In 2017, The Home Depot announced a $1.2 billion supply chain investment with the goal of better meeting the changing needs of both do-it-yourself and professional customers. This commitment, which was originally intended to come to full fruition on a five-year timeline, got an unexpected speed boost in the form of the COVID-19 pandemic. Home Depot saw an unprecedented increase in the volume of deliveries and a need for expanded deliveries capabilities and flexibility. This growth has not been without pain. Unlocking these capabilities necessitated transitioning away from siloed fulfillment channels to unified technological, operational, and communication experiences. Here, the THD Deliveries UX team saw an opportunity to deliver value at scale: dynamic supply chain configuration. This is the story of how Home Depot scaled their deliveries supply network administration to support an ever more dynamic and transparent deliveries network that serves their business and centers their customers’ and associates’ experiences.

Key Insights

  • Home Depot had four separate supply chains with siloed teams and systems causing fragmented delivery experiences.

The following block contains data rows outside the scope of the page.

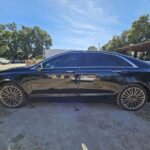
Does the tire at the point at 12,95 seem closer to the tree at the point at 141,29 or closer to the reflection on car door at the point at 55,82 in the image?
the reflection on car door at the point at 55,82

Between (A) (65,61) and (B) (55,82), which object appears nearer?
(B) (55,82)

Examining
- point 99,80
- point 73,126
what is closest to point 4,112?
point 73,126

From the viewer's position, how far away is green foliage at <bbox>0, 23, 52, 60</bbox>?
56812 millimetres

  • Customer delivery expectations changed drastically after Amazon introduced two-day Prime shipping, pressuring Home Depot to modernize.

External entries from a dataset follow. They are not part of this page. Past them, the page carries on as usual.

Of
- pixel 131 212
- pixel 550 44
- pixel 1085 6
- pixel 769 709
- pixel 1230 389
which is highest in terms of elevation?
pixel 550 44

  • Anar built trust from the ground up by interviewing every individual contributor to understand their perspectives and define success metrics.

  • Anar created visual maps consolidating engineering and business contexts to bridge understanding gaps.

  • Rachel learned that moving partners from passive avoidance to active resistance reveals their fears and motivations, enabling better influence.

  • Persuasion tactics like consistency and consensus helped Rachel get senior leadership engaged and attending UX meetings.

  • Translating UX questions into telling statements rather than interrogative questions improved credibility with direct communicators.

  • Redefining empathy from problem-based to solution-based helped overcome the 'us vs. them' mindset between UX and supply chain partners.

  • Consolidating 10 configurable tools into one holistic supply chain management system improved scalability and user context understanding.

  • Cross-silo collaboration is rapidly replacing siloed decision-making, fostering shared information and customer-first priorities.

Notable Quotes

"Home Depot is the sixth largest private company in the US with over 500,000 employees, yet our deliveries experience was embarrassingly bad."

"Two-thirds of our internal team had experienced a late or lost delivery, reflecting real customer frustration."

"When I started, the team didn’t understand what the point of UX on the back end was; I had to win their hearts and minds."

"Engineers didn’t understand why they were building what they were building, and product managers didn’t understand what engineers were building."

"Moving partners from passive to resistant helped reveal their fears and motivations so we could tailor our conversations to them."

"Asking questions made our direct communication partners think I didn’t know what I was talking about; telling statements worked better."

"Empathy isn’t about absorbing everyone’s emotions; it’s about shifting from problem empathy to solution empathy."

"Involving partners means tell me and I forget, show me and I may remember, involve me and I will understand."

"We consolidated over ten tools into one supply chain management system with a user-led team of 4 UXers, 2 product managers, and 6 engineers."

"Before, silos ruled. Now, teams share information and make cross-supply chain decisions focused on customers and associates."